> _PAGE_
§ §

The bill balances two legitimate goals — ensuring veterans receive fair, current reimbursement for travel and keeping program costs and administration tractable — but it forces a trade-off: equating VA mileage to a dynamic federal benchmark improves equity for veterans when rates rise, yet it creates fiscal unpredictability and operational burdens for the VA that may degrade service or require new appropriations.

The most immediate implementation question is timing and definition: the statute mandates payment within 90 days of a “properly submitted” request but does not define that term. VA will need to publish standards for acceptable documentation, electronic submission channels, and verification procedures; those standards will determine how feasible the 90-day window is and how often claims are denied for technical defects.

Absent clear regulatory definitions, veterans and their advocates may see uneven application across VA regional offices and extended litigation over what counts as a proper submission.

Tying the VA rate to the GSA POV rate solves the problem of an outdated fixed statutory figure but introduces budgetary volatility. The GSA rate moves with fuel prices and federal policy and can be updated administratively.

That makes VA obligations more responsive to market conditions but also shifts the burden of absorbing sudden increases to the VA and, ultimately, to Congress for funding. The bill contains no transition language, funding authorization, or remediation for preexisting unpaid claims, leaving open whether changes apply prospectively only and how retroactive adjustments (if any) will be handled.

§ §

> _STORED ROWS_
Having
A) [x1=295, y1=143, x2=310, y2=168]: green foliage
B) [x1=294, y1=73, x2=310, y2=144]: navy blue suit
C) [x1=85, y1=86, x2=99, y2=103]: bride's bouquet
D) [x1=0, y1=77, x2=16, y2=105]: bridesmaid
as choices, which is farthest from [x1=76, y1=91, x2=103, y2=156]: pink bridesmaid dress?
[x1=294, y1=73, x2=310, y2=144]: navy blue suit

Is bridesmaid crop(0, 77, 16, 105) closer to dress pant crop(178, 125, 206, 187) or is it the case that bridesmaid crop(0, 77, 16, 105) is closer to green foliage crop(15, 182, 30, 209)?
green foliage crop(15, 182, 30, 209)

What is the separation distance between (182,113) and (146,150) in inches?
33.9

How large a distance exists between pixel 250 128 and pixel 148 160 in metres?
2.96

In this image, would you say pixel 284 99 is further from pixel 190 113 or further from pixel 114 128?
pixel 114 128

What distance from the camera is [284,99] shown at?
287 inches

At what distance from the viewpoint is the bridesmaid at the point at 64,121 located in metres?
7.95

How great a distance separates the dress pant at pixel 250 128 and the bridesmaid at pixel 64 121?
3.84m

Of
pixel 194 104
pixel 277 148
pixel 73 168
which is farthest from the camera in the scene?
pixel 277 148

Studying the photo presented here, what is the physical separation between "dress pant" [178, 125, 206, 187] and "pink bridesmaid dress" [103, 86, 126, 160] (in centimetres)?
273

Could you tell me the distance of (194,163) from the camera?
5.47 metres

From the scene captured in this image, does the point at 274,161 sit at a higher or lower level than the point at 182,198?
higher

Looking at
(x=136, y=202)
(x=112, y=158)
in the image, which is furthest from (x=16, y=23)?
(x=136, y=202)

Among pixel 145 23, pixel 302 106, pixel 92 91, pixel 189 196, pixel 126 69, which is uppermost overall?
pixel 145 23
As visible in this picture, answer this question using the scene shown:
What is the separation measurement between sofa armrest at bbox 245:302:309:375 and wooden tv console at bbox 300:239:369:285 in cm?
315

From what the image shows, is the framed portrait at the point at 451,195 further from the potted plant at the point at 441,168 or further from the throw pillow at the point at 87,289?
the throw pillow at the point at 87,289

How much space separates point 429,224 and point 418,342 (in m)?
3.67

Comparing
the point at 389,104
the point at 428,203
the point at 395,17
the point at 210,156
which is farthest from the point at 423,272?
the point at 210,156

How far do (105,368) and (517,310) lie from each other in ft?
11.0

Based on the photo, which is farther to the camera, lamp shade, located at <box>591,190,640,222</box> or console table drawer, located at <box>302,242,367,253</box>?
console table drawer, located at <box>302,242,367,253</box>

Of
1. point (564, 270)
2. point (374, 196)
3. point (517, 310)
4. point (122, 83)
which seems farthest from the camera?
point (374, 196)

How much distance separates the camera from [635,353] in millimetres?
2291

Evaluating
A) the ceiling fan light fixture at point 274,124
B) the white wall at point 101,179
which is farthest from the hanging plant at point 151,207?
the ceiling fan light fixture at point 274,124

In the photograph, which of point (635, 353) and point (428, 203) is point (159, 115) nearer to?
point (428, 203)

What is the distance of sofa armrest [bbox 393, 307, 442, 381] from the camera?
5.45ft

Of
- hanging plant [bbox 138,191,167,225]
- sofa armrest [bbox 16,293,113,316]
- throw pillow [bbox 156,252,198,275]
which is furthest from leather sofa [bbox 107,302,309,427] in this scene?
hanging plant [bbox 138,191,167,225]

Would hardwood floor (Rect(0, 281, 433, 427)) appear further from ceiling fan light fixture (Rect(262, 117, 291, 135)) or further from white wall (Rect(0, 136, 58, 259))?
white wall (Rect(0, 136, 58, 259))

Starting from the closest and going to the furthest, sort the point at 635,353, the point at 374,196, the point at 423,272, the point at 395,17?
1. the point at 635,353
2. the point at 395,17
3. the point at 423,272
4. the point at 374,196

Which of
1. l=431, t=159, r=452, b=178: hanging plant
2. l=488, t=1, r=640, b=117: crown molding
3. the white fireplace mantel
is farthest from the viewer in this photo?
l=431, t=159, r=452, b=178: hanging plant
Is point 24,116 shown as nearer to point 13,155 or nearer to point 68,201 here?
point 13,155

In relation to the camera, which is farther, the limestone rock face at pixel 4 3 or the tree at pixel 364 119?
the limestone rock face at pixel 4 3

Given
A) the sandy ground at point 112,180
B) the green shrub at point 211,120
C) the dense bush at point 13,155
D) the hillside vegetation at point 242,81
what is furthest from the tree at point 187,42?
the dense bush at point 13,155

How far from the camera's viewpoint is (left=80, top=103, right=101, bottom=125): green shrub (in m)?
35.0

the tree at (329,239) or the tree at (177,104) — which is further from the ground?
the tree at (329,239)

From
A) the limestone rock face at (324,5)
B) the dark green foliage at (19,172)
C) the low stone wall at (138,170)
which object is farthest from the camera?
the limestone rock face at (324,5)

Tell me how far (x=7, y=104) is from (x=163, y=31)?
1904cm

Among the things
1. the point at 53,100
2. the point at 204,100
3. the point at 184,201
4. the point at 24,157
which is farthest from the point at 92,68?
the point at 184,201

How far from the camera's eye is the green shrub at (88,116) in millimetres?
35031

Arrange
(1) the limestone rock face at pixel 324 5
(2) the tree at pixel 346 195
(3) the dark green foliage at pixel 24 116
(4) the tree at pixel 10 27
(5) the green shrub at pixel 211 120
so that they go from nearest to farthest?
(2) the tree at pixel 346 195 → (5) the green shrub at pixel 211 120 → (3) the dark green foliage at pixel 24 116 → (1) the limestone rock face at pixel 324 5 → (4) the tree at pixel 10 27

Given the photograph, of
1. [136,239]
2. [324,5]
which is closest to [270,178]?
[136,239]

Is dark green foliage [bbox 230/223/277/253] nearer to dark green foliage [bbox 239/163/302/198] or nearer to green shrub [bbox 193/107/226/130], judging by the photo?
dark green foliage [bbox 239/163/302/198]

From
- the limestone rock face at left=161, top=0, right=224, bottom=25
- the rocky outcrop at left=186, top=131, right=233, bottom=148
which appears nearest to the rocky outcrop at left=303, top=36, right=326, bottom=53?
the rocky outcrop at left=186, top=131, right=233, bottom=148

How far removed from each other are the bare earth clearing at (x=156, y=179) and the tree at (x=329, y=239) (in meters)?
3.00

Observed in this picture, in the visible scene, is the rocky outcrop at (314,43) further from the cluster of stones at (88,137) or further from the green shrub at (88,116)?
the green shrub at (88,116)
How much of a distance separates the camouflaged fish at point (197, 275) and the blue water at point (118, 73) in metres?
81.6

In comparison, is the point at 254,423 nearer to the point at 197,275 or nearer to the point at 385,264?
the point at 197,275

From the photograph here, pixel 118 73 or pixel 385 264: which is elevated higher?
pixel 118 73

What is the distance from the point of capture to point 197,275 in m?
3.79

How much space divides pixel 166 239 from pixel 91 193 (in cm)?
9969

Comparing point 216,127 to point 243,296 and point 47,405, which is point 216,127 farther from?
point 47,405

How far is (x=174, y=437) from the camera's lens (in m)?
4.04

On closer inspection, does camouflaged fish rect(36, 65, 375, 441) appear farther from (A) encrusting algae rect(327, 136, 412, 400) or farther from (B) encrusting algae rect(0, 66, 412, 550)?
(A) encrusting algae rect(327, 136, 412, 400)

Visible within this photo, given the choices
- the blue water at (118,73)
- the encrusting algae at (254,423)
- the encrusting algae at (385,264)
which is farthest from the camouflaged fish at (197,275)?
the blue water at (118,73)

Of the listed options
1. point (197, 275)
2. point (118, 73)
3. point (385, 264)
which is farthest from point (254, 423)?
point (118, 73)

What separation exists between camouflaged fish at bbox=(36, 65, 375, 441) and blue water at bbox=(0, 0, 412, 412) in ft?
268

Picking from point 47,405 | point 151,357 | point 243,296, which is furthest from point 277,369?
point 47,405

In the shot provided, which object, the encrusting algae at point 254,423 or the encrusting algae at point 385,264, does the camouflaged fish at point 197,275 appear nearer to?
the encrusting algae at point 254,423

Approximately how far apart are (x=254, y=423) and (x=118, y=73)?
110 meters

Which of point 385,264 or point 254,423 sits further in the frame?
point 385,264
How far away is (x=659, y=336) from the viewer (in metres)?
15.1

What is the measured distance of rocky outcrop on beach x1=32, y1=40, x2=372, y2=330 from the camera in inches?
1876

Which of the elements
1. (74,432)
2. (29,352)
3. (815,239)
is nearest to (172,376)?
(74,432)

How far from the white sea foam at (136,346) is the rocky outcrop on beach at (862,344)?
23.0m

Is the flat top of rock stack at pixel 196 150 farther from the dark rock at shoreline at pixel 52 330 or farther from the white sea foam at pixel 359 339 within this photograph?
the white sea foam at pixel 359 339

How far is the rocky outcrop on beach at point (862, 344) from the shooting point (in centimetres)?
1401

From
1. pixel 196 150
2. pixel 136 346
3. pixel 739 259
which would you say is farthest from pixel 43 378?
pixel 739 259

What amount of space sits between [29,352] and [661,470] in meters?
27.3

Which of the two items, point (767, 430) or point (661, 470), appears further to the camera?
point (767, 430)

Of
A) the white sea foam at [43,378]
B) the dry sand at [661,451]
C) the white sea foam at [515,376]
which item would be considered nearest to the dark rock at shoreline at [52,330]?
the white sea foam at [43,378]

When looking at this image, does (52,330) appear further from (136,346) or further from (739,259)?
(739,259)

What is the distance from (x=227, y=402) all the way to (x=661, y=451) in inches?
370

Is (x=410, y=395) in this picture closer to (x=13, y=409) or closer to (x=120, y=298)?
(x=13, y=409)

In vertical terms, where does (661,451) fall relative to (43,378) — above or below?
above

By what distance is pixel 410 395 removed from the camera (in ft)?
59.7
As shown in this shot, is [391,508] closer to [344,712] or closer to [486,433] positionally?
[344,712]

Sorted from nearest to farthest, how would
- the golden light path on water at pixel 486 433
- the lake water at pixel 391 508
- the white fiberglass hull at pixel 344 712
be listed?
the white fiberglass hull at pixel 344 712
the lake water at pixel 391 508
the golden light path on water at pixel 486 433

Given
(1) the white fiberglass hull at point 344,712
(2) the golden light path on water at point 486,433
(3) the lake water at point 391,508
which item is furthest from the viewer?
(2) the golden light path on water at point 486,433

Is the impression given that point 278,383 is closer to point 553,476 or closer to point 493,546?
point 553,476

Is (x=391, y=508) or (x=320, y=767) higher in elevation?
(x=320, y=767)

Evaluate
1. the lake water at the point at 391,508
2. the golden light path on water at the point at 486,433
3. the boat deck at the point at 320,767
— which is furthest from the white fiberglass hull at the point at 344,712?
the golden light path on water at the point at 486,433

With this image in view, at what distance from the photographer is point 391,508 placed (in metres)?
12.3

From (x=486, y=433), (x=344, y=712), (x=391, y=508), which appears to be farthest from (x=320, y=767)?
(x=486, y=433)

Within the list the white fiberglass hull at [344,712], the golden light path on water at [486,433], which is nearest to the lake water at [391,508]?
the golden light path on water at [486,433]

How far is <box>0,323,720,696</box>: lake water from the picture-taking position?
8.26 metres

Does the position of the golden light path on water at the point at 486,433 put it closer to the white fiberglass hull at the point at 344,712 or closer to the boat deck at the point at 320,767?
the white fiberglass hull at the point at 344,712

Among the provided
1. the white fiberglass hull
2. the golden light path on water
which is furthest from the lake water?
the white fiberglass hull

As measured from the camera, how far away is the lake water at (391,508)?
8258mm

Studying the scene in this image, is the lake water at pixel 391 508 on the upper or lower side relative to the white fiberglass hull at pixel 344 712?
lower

§ §

> _EXERCISE GOAL_
Return the part of the VA travel reimbursement bill analysis from "The most immediate" up to and including "a proper submission.", reproduced word for word.

> _FINAL RESULT_
The most immediate implementation question is timing and definition: the statute mandates payment within 90 days of a “properly submitted” request but does not define that term. VA will need to publish standards for acceptable documentation, electronic submission channels, and verification procedures; those standards will determine how feasible the 90-day window is and how often claims are denied for technical defects.

Absent clear regulatory definitions, veterans and their advocates may see uneven application across VA regional offices and extended litigation over what counts as a proper submission.